** WORK TASK **
In your copy of the data below, reproduce every entry exactly and omit the pictures.

Pictures with short captions:
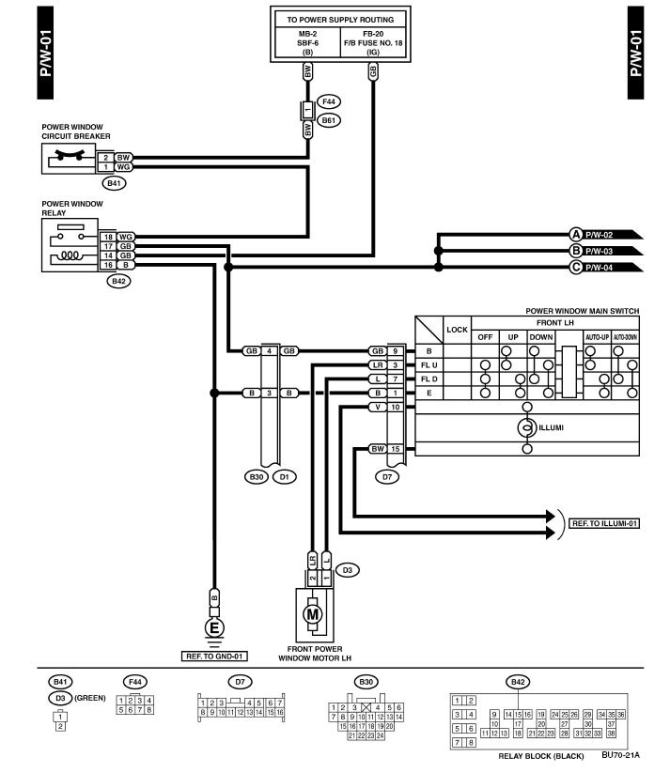 subaru window wiring diagram  2007 hayabusa wiring diagram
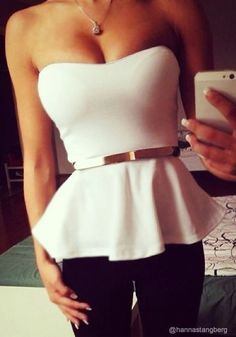 Flared White Top - With Belt. Highlight your bust asset in this super sexy white top featuring sweetheart neckline and padded cup to enhance the figure of the wearer.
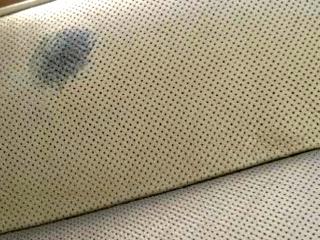 perforowane skórzane siedzenie fotela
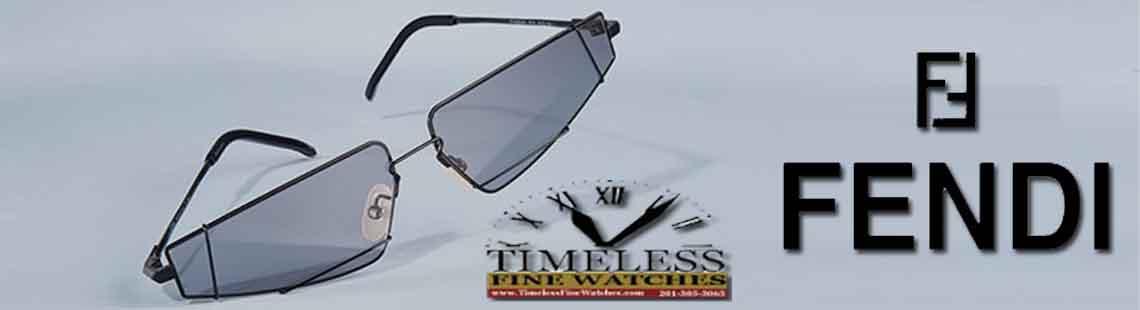 Fendi Sunglasses at wholesale price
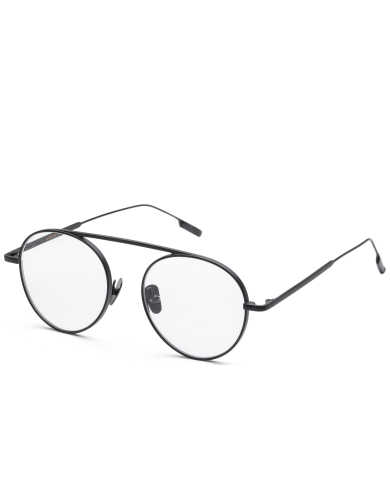 Verso Unisex Optics IS1010-A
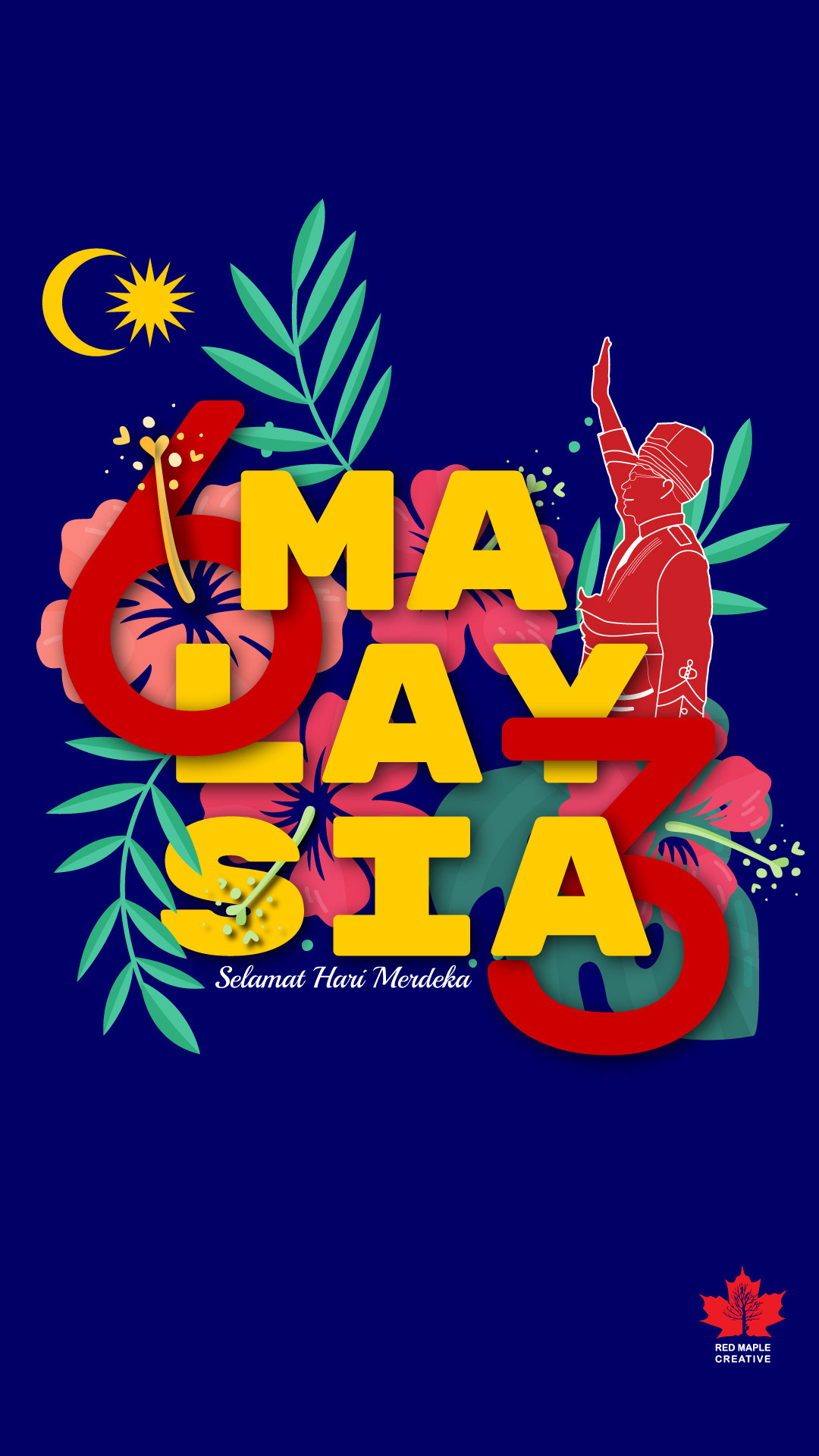 creative design malaysia merdeka poster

** RESPONSE **
 subaru window wiring diagram  2007 hayabusa wiring diagram
 Flared White Top - With Belt. Highlight your bust asset in this super sexy white top featuring sweetheart neckline and padded cup to enhance the figure of the wearer.
 perforowane skórzane siedzenie fotela
 Fendi Sunglasses at wholesale price
 Verso Unisex Optics IS1010-A
 creative design malaysia merdeka poster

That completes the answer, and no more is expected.